▸ PAGE EXCERPT:
Uncategorized | July 19, 2016
Seven Reasons Why Writers Should Move to Columbia, Missouri
Over at Lit Hub, Whitney Terrell has posted a very convincing piece about why writers should move to Kansas City, Missouri. Kansas City is great, but have you considered its hip little sister, Columbia, Missouri?
1. The Music Scene
Columbia is known for being aware of artists first, before they make it big. We’ve hosted Donald Glover before he became better known as Childish Gambino, Chance the Rapper before his appearances on Saturday Night Live, Bryson Tiller before nearly every American radio station overplayed “Don’t,” and Imagine Dragons before they were a Grammy award-winning band. KCOU 88.1 FM, a radio station run by Mizzou students, specializes in providing their listeners with a miscellany of fresh music that spans across numerous genres.
Hitt Records, Columbia’s only independent, locally-owned record store, provides its patrons with a collection of non-mainstream music and “the popular favorites” along with gracing us with live shows. Hitt Records is just one of Columbia’s many quirky music venues that regularly host an array of talented artists from Missouri and beyond; Café Berlin doubles as the place to be for Sunday morning brunches, and The Social Room hides discreetly behind Lips and Curls, a vintage beauty parlor, (don’t worry, the weekly-changed top-secret password needed to get in is not that hard to come by once you become a local).

▸ CHALLENGE:
Quote the passage from the piece on why writers should move to Columbia, Missouri, starting at "1. The Music" up to and including "across numerous genres.".

▸ DATA LISTING:
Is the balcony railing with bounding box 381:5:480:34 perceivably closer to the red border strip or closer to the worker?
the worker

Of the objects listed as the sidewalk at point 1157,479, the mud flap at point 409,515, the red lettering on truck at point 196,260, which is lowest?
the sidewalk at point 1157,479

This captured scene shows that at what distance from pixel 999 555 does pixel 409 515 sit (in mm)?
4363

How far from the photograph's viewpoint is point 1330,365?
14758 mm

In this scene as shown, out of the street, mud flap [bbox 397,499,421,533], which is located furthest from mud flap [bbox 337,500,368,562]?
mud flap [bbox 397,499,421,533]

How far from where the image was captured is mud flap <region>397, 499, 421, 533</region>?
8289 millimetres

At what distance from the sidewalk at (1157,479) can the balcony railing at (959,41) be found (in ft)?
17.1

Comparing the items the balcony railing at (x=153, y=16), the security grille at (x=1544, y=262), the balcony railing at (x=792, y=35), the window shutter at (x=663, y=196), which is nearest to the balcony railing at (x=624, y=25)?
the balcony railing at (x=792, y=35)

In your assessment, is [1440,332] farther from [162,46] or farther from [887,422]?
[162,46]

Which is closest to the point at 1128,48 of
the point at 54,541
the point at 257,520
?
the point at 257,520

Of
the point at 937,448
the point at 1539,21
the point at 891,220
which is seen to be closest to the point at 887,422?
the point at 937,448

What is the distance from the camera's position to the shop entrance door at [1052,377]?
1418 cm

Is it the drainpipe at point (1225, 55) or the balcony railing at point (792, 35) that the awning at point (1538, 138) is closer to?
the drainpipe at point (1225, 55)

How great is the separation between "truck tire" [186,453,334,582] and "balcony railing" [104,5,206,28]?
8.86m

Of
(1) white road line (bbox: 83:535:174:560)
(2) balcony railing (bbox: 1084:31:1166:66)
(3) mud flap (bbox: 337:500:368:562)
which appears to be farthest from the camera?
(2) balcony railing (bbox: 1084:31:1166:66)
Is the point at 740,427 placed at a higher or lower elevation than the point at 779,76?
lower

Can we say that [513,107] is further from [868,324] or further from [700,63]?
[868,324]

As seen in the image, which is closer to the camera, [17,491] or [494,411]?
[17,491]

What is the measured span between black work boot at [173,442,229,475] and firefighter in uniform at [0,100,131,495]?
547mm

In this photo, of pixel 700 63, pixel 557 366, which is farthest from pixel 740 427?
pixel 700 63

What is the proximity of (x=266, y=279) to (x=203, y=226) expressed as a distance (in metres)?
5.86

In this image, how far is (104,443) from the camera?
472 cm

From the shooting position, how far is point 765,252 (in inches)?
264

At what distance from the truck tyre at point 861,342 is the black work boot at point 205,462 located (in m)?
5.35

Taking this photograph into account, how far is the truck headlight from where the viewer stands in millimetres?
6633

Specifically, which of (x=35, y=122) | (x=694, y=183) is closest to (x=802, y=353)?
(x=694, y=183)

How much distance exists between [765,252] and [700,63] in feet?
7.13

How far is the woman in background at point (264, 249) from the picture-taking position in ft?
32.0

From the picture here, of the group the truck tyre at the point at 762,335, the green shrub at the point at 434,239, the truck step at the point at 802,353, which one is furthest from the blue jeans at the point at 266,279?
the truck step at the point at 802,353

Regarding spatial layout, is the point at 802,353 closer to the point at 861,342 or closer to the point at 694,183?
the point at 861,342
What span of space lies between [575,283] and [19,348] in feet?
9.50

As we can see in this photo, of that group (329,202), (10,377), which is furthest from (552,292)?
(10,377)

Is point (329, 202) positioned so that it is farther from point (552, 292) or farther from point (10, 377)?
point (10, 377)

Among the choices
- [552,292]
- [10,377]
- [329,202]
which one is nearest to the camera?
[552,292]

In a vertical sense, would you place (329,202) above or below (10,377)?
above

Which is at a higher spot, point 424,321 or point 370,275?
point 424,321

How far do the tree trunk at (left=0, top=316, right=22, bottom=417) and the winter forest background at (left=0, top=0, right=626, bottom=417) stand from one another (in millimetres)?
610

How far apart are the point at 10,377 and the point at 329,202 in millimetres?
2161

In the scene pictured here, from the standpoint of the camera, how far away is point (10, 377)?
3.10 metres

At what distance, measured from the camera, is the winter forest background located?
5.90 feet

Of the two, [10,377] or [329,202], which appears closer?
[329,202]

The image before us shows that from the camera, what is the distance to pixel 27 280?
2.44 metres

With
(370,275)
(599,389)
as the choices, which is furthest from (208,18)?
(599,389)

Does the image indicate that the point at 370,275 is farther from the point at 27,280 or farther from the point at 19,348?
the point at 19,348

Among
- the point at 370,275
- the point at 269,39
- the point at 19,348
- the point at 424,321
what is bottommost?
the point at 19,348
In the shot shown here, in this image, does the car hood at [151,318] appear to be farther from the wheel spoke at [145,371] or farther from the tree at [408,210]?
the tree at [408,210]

▸ SOLUTION FOR THIS PROBLEM:
1. The Music Scene
Columbia is known for being aware of artists first, before they make it big. We’ve hosted Donald Glover before he became better known as Childish Gambino, Chance the Rapper before his appearances on Saturday Night Live, Bryson Tiller before nearly every American radio station overplayed “Don’t,” and Imagine Dragons before they were a Grammy award-winning band. KCOU 88.1 FM, a radio station run by Mizzou students, specializes in providing their listeners with a miscellany of fresh music that spans across numerous genres.